In a day of intense and emotional testimony, Theranos founder Elizabeth Holmes told the court of the sexual, physical, and emotional abuse she said she suffered at the hands of company president and chief operating officer Ramesh “Sunny” Balwani and others.
Balwani was Holmes’ boyfriend for more than a decade, much of it during their time leading Theranos, the failed blood-testing startup. The pair hid their relationship from investors and Theranos employees. Balwani has pleaded not guilty to the same fraud and conspiracy charges Holmes faces. His trial begins next year.
Holmes’ attorneys said she met Balwani in 2002 on a language-immersion trip in China. She was 18 years old at the time and a senior in high school. He was in his late 30s and pursuing an MBA at the University of California, Berkeley.

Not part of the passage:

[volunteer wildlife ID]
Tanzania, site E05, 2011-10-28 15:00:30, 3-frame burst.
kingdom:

The next year, Holmes attended Stanford University to study chemical engineering. On the stand, she said she was raped during her first year at college, an experience that pushed her to leave school and start Theranos.
“I was questioning how I was going to be able to process that experience and what I wanted to do with my life. And I decided that I was going to build a life by building this company,” she told the court.

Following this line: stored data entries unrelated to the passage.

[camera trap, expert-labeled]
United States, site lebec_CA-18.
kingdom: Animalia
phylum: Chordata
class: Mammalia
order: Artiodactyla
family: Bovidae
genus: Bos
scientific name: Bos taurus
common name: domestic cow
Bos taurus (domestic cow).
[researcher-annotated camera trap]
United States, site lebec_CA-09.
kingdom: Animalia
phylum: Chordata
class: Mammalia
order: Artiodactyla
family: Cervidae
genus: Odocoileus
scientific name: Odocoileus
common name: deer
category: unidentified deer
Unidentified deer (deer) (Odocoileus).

Holmes dropped out of Stanford in 2004 to focus on Theranos. Shortly thereafter, she reached out to Balwani and told him about her sexual assault at Stanford. “He said that I was safe now that I had met him,” she testified.
“Astonished by my mediocrity”
Holmes and Balwani started dating in 2005 and soon moved in together. By all accounts, their relationship was intense, and Holmes testified yesterday that Balwani soon grew abusive. He told her how to behave, criticized her tone of voice, and told her she “came across as a little girl and needed to be more serious and pointed and not be giddy in my interactions.” Balwani even went so far as to prescribe her diet and schedule, and he left her handwritten notes, one of which read, “I do not react. I am always proactive. I know the outcome of every encounter. I do not hesitate.”

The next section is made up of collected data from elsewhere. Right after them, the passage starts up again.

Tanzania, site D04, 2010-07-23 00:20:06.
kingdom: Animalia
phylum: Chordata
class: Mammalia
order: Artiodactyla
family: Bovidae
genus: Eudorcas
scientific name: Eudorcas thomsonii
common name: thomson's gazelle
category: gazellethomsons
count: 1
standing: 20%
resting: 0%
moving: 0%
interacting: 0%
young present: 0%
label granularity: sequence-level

“He told me he didn’t know what I was doing in business, that my convictions were wrong,” Holmes testified.
“He was astonished by my mediocrity,” she said.
“I needed to kill the person I was,” Holmes said Balwani told her, “to become the ‘new Elizabeth.’”
Later in court, Holmes testified that Balwani would become sexually abusive when he became angry. “He would get very angry with me, and then he would sometimes come upstairs in our bedroom and he would force me to have sex with him when I didn’t want to because he wanted me to know that he still loved me,” she said.
Holmes’ attorney Kevin Downey then showed the court a text message thread between Holmes and Balwani from November 30, 2013, two days after Thanksgiving. In it, Balwani told Holmes, “when ur family is here I feel very lonely.”
“He’s angry with me because he felt when my family came for Thanksgiving, he felt neglected,” she said. “This is one of the nights where he, crying, came upstairs and did things to me that I didn’t want and hurt me.”
After another time she said Balwani raped her, she wrote a note on her iPhone, which said, “Don’t enjoy literally anything about it or who I am if I did it. Hurts so much. So so much. Can’t focus on anything except why? Why hurting myself? Can’t even move let alone do sit-ups or actually sit up. Lying swollen. Literally.”
Later, she texted Balwani, “My job is to love you when you’re stressed.”
“I know,” he replied.
Balwani’s attorney was in court yesterday, according to The Wall Street Journal, and he denied all allegations of abuse against his client.
“Wasn’t who I thought he was”
Holmes said that the breaking point in her relationship with Balwani came after an inspection of Theranos by the Centers for Medicare and Medicare Services (CMS) in 2015. Before the audit, Balwani told Holmes that “the lab was in great shape, and the audit should go very well.”
It did not. CMS found a number of deficiencies and threatened to bar Holmes and Balwani from running a commercial lab operation for two years. “The findings from those inspections were so fundamentally different from what I believed—that it couldn’t be the case that our operations were running like one of the best companies in the world,” Holmes told the court.
The incident told her that Balwani “wasn’t who I thought he was.” At that point, she decided that she needed him out of the company and that she needed to right the ship on her own.
Holmes broke up with Balwani in 2016. Her brother helped her move out of Balwani’s house when the executive was in Thailand. When Holmes told Balwani, he grew angry and threatened to fly back to the US.
At the end of the day yesterday, the defense wrapped its direct examination of Elizabeth Holmes. She returns to the stand today for cross-examination by the prosecution.